According to the checks, 78% of tuberculosis patients were rechecked. Non-healing was observed in prisoners who were not controlled (100%, p<10-10). In the case of Madagascar, the National Tuberculosis Control Program recommends controls during the 2nd, 4th and 6th month of treatment. The Ivorian and Tunisian National Programs also recommend the same control periods [18]. Detainees transferred before the control period are not considered controlled due to the lack of data indicating further treatment from the new treatment centre.

According to the therapeutic results, the evaluation made it possible to know the performance of the management of tuberculosis in the prison of Antanimora. The data collected described that more than half of the inmates treated were cured (78.2%). Despite this result, five (05) deaths were recorded during the period concerned (5.74%). High death rates were noted among detainees aged 35 and over (80%), malnourished (80%), who had not been checked (100%) and who had been evacuated (100%). These statistics have evolved positively. A study carried out in 2002 by Randriambeloniary MH, within this same center described a worse result with 97/371 tuberculosis patients declared cured (26.14%), a very high mortality rate (13.75%) and a rate loss of sight of 13.12%. And for the rest of the detainees, either they escaped, or they were released, or they abandoned their treatment [18, 19]. Despite improved care, the cure rate is still below the national program target. On the other hand, a study carried out in the service of prisoners at the Moulay Youssef CHU Ibn Sina hospital in 2017 showed a therapeutic performance lower than that evaluated by this study. At Moulay Youssef CHU Ibn hospital, only 62% of patients were cured [20]. These comparative data confirm that the management of tuberculosis at the Antanimora tuberculosis diagnostic center is acceptable despite a national objective not achieved.

5. Conclusion

Throughout the world, the incidence of tuberculosis is significantly higher in prisons than in the general population. The data varies by continent, by country, and by center. Several characteristics are constant and common in African prisons, including Madagascar. Among the 87 cases of tuberculosis, the evaluation of therapeutic performance revealed a cure rate of 78.2% and a mortality rate of 5.74%. The results of the study made it possible to note the relationship between the therapeutic follow-up and the various factors, namely the socio-economic factors, the conditions of detention as well as the quality of care.

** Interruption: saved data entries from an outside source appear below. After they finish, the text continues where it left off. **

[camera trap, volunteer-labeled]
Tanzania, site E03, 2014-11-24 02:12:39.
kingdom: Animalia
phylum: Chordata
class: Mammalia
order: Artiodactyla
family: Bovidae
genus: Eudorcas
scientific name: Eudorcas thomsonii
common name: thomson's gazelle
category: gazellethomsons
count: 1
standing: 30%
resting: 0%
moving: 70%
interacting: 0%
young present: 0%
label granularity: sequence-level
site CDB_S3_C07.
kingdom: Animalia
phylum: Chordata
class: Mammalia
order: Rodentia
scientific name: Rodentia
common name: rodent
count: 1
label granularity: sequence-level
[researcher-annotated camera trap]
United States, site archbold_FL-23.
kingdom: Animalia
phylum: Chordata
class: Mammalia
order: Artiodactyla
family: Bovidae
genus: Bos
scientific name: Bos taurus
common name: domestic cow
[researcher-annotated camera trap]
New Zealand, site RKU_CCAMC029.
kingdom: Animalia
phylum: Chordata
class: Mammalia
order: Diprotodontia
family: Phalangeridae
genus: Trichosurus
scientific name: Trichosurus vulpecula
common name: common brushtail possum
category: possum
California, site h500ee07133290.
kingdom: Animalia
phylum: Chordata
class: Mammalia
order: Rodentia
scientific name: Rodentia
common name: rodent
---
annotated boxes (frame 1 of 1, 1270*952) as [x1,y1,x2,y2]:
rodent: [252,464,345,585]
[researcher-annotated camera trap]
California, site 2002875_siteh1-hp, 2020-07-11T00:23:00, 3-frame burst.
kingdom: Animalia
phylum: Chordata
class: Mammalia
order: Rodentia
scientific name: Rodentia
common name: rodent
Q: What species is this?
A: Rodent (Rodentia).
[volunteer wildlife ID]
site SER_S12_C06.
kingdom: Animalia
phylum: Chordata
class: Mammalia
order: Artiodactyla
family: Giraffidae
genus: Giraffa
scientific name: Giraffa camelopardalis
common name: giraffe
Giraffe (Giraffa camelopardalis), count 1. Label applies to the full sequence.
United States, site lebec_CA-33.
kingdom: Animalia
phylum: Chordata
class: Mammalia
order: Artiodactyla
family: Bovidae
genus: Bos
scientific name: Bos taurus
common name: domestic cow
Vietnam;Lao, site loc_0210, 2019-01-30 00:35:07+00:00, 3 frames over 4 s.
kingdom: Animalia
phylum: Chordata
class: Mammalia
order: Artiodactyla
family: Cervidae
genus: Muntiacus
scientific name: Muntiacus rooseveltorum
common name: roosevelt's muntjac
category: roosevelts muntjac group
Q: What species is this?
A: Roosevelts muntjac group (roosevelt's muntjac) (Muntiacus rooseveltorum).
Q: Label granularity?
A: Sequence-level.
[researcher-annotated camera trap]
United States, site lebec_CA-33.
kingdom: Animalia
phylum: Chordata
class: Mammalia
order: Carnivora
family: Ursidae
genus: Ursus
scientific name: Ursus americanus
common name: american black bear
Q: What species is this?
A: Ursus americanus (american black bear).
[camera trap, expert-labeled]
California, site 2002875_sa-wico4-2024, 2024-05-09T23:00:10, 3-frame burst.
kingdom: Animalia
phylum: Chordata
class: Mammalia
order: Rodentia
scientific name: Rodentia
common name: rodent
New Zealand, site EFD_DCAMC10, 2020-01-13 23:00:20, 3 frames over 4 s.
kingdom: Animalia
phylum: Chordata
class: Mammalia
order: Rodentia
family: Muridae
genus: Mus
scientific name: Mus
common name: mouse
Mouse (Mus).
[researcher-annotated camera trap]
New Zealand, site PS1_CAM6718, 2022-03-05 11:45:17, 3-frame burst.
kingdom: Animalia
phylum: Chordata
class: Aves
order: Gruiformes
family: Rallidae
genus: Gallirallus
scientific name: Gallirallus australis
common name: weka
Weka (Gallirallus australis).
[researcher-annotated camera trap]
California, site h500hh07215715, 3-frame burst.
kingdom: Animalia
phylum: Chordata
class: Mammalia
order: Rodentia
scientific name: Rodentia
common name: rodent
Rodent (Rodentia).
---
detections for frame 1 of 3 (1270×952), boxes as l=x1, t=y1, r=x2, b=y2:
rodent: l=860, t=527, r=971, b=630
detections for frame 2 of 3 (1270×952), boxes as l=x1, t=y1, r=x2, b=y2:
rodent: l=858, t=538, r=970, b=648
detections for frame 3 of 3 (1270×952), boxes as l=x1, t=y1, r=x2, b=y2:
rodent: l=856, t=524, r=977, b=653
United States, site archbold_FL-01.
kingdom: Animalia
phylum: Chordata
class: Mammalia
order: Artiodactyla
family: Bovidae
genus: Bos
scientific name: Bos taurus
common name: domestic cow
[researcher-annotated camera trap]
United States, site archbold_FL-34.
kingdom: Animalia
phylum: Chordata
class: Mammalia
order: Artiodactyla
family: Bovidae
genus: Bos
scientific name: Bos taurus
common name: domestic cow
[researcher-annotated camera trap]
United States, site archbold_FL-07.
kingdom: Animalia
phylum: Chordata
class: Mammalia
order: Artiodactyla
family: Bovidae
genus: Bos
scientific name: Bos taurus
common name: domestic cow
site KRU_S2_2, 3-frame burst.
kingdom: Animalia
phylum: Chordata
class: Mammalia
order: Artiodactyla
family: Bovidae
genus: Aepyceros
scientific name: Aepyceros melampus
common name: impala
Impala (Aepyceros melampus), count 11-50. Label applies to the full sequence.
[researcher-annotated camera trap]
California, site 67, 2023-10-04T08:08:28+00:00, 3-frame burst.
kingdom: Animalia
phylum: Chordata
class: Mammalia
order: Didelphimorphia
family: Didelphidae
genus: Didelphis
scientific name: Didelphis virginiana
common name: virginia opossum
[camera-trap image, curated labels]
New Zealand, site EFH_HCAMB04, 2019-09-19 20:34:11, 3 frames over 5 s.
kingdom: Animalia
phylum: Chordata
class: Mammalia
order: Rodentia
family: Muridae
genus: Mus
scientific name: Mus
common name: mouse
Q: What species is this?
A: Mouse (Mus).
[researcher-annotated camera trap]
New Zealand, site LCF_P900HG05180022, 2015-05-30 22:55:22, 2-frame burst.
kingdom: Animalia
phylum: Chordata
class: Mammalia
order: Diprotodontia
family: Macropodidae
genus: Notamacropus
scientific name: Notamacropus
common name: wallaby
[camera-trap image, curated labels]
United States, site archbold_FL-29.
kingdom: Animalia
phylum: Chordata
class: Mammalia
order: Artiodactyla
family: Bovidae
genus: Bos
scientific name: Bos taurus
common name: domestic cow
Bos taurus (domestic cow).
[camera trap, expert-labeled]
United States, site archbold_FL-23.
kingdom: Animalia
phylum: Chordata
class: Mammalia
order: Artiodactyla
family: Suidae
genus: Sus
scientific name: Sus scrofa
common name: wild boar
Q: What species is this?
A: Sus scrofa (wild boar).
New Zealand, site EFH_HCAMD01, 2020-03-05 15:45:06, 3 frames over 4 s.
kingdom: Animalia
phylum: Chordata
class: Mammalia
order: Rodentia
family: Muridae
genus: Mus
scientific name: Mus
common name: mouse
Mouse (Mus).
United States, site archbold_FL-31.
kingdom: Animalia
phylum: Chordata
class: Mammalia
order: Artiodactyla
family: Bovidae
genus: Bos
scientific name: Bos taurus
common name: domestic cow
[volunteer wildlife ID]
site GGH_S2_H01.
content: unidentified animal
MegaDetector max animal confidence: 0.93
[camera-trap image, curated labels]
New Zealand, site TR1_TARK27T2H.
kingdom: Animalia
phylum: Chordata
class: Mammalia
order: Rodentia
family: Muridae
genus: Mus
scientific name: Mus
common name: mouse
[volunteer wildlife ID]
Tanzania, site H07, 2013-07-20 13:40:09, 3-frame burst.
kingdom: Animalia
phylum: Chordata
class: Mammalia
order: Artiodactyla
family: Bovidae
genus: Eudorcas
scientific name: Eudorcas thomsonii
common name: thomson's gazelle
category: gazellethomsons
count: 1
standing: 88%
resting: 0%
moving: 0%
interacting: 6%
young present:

These parameters constitute both a risk factor for the onset of the disease but also a prognostic factor for the outcome of the treatment. In short, carrying out a national study in other prisons will be of great help in developing and improving the next National Tuberculosis Control Program for more specific care of vulnerable people.

Acknowledgements

We would like to thank all the staff of the prison of Antanimora. We also thank all the prisoners who agreed to participate in this study.

Conflicts of Interest

The authors do not declare any conflict of interest.